Artificial intelligence: is it art or was it AI and how legal is it? – Business

Hair like a wet mop, eyes bulging out from under them as big as plates – Sarah Andersen could even do without the same striped sweater over and over again, one would become her main character comics appearing on the web still recognize. It is semi-autobiographical about the life of a young woman and her cat in the USA, about the small things of everyday life, with a feminist touch. The American right discovered comics first. They exchanged the texts in the speech bubbles and published them online. Someone even created a computer font based on her handwriting, making it even easier and quicker to infuse her comics with completely different messages than the artist intended. That was disturbing.

But what came after that had a completely different impact. Art is something deeply personal, Andersen wrote in an article a few weeks ago post in the New York Times, “and artificial intelligence just took the humanity out of it and reduced the work of my life to an algorithm”. Sarah Andersen’s comics were part of the billions of training images fed to AI software to train them. Who wants an Andersen-style comic – how to call it? – now only needs to type a sentence into the software like: “Draw me a comic in the style of Sarah Andersen, in which this and that happens.”

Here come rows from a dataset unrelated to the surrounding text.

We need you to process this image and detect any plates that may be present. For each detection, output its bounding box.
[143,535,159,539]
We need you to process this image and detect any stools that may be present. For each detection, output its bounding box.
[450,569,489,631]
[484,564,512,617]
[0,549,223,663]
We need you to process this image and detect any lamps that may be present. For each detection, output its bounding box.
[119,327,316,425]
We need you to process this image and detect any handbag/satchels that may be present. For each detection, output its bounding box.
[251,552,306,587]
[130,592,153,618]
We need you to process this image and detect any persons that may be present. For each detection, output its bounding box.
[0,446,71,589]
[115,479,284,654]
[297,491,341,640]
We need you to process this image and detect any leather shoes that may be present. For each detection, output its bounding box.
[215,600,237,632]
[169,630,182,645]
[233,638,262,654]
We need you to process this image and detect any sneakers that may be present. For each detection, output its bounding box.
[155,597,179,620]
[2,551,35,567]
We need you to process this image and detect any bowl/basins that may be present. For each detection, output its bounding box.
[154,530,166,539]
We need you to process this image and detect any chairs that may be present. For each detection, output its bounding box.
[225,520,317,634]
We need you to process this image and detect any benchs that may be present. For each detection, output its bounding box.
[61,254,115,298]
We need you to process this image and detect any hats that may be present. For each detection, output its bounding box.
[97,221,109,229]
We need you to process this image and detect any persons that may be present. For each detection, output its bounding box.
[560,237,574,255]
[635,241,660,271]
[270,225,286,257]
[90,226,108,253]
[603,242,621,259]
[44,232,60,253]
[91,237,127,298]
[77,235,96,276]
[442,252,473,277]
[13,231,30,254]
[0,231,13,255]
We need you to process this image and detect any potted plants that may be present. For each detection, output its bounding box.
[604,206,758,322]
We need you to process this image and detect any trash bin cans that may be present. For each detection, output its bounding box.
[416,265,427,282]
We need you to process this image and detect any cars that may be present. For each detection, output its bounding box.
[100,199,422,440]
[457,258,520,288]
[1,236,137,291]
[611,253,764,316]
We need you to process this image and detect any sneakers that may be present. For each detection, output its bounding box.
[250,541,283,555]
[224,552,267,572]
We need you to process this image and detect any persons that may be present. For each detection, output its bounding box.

No consent, no reprimand, certainly no money

Like Andersen, many artists are now wondering how to respond to the new technology. For Matthew Butterick, the matter is clear. The Los Angeles lawyer, typographer, programmer, and writer is one of the attorneys in two class action lawsuits against the makers of programs like Copilot and Stable Diffusion. Many artists, he writes his blog, are “concerned that AI systems are being trained on massive amounts of copyrighted work – without consent, without attribution and without compensation”. One of the plaintiffs in the recent class action lawsuit: Sarah Andersen.

So is it even legal to work with such software? The matter has not yet been decided – it is quite possible that it will have to be fought up to the highest courts. Because the matter is legally quite difficult.

Who should be considered the creator of a work of art? The machine? Who pressed the button? The developers of the software? Or the artists whose works served as a basis for training? Are those who work with AI image generators at risk of claims for damages from artists?

That would also be a problem for manufacturers of software for creative people. A problem that Adobe, one of the leading manufacturers in this field with programs like Photoshop or Illustrator, doesn’t even want to face. The AI-based image generation software that the American group presented this Tuesday was created exclusively on the basis of Adobe’s own collection of so-called stock photos. These are pictures that are taken in advance and mostly show general situations such as a man and woman in the office. In addition, images were included for which no copyright applies, either because of appropriate licenses or because the period in which a copyright can be asserted has expired.

Security for creative professionals

Adobe’s generative AI was “designed with security in mind in a commercial environment,” said Ely Greenfield, chief technology officer for digital media at Adobe. Existing software like Stable Diffusion does amazing things. “But when we talk to people in the creative industries, there are always a lot of questions about possible copyright issues.”

It is clear that a company like Adobe cannot simply ignore developments such as AI-based image generation. Back in the fall, the company presented a whole range of software tools that can be used, for example, to turn a summer landscape into a winter landscape. Or a program that turns an ordinary photo into a video in which the person depicted is dancing.

Such new possibilities raise other legal questions. A fake winter is unlikely to be a problem in a promotional photo, but it is likely to be a problem in a news photo. Adobe wants to counter this by marking each image generated by the AI ​​in the meta information as such. Adobe has the so-called Content Authenticity Initiative founded, which includes some other industry giants such as Microsoft. Information about authorship can be linked to images.

Does anyone really look at the metadata of a photo?

But the question is whether many people, for example on social media, will really bother to check this information. Quite apart from the fact that this information can also be deleted. The same applies to a function that Adobe also wants to introduce: an entry in the meta information that an image should not be used to train AIs.

In principle, it could already be argued today that the mass capture of images is actually illegal. However, some of the companies have used a trick. They didn’t collect the images themselves, but rather research institutions that pass on their software under license. The technologist Andy Baio, former head of technology at the crowdfunding platform Kickstarter, calls it “AI data washing”.

And as is so often the case, it turns out that case law is lagging behind reality. However, the Supreme Court, the highest court in the USA, is soon to make a judgment on the fair use of third-party content. The case: Andy Warhol, who turned pictures of Prince into his own works of art. Warhol died in 1987, Prince in 2016, but the verdict could now be so fundamental that it also includes AI image generation.